- **Work item**
Your copy starts at the line containing "Our Little Jewish" and ends at the last line below. Copy exactly, without pictures.

(Scraped caption text data)
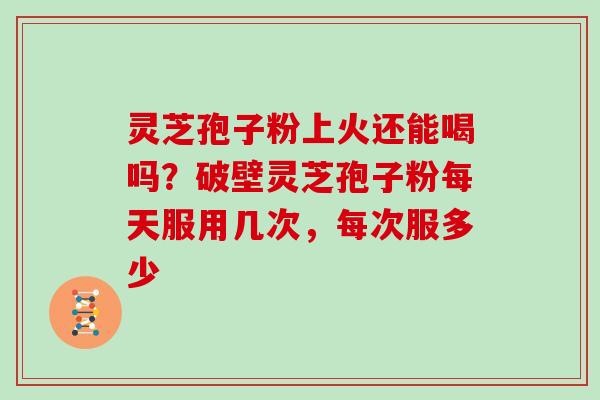 灵芝孢子粉上火还能喝吗？破壁灵芝孢子粉每天服用几次，每次服多少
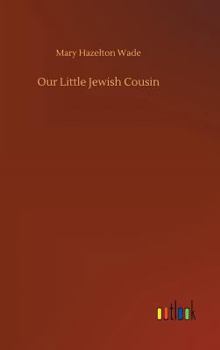 Our Little Jewish Cousin - Book  of the Our Little Cousin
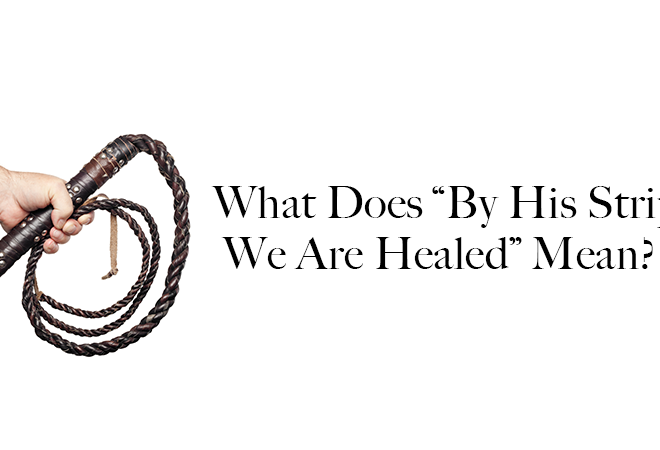 What Does By His Stripes We Are Healed Mean
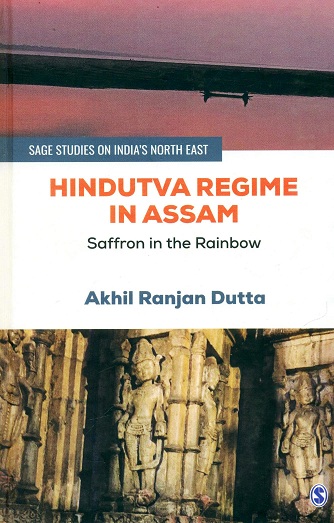 Hindutva regime in Assam: saffron in the rainbow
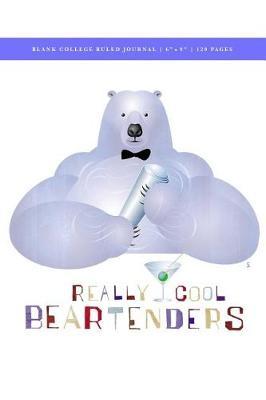 Zoo Do - Beartenders Blank College Ruled Journal 6x9: 120 Creme Pages (60 spreads) / 1/4  spaced rule lines / Notebook for Artists, Writers, Poets, Service Industry, Bartenders + Wait Staff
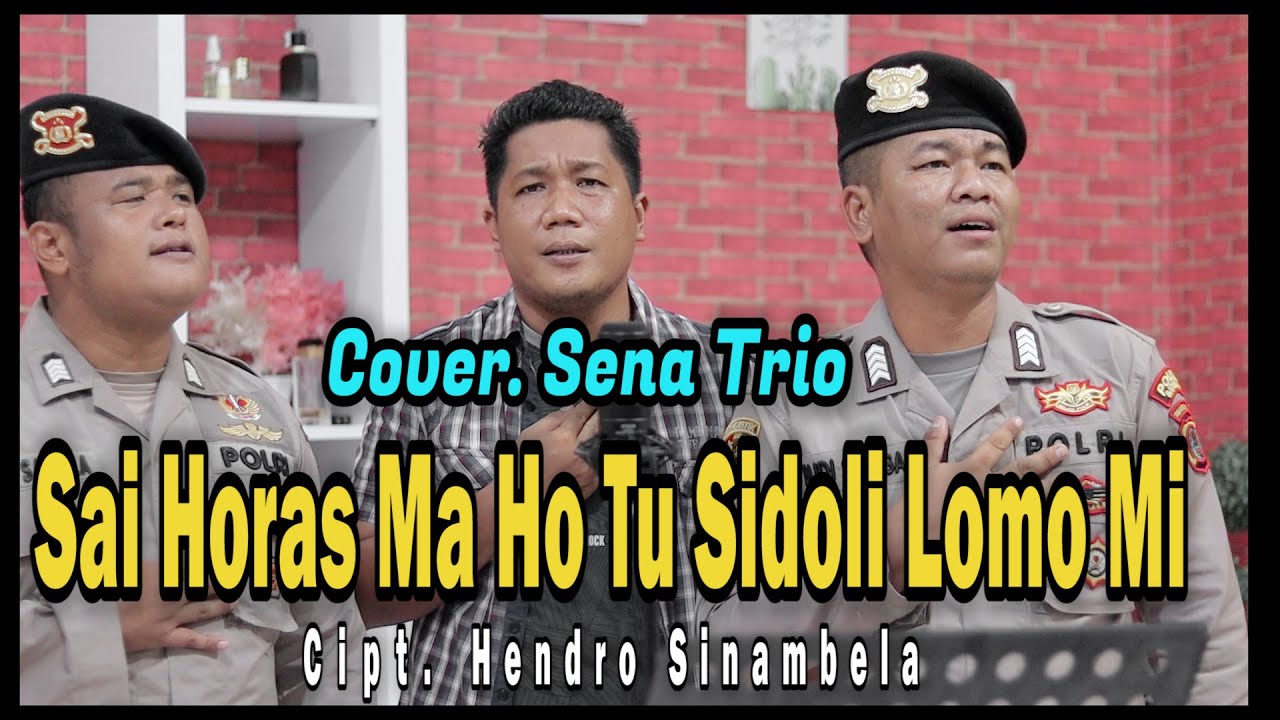 Sena Trio - Sai Horas Ma Ho Tu Sidoli Lomomi (Cover)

- **Written reply**
 Our Little Jewish Cousin - Book  of the Our Little Cousin
 What Does By His Stripes We Are Healed Mean
 Hindutva regime in Assam: saffron in the rainbow
 Zoo Do - Beartenders Blank College Ruled Journal 6x9: 120 Creme Pages (60 spreads) / 1/4  spaced rule lines / Notebook for Artists, Writers, Poets, Service Industry, Bartenders + Wait Staff
 Sena Trio - Sai Horas Ma Ho Tu Sidoli Lomomi (Cover)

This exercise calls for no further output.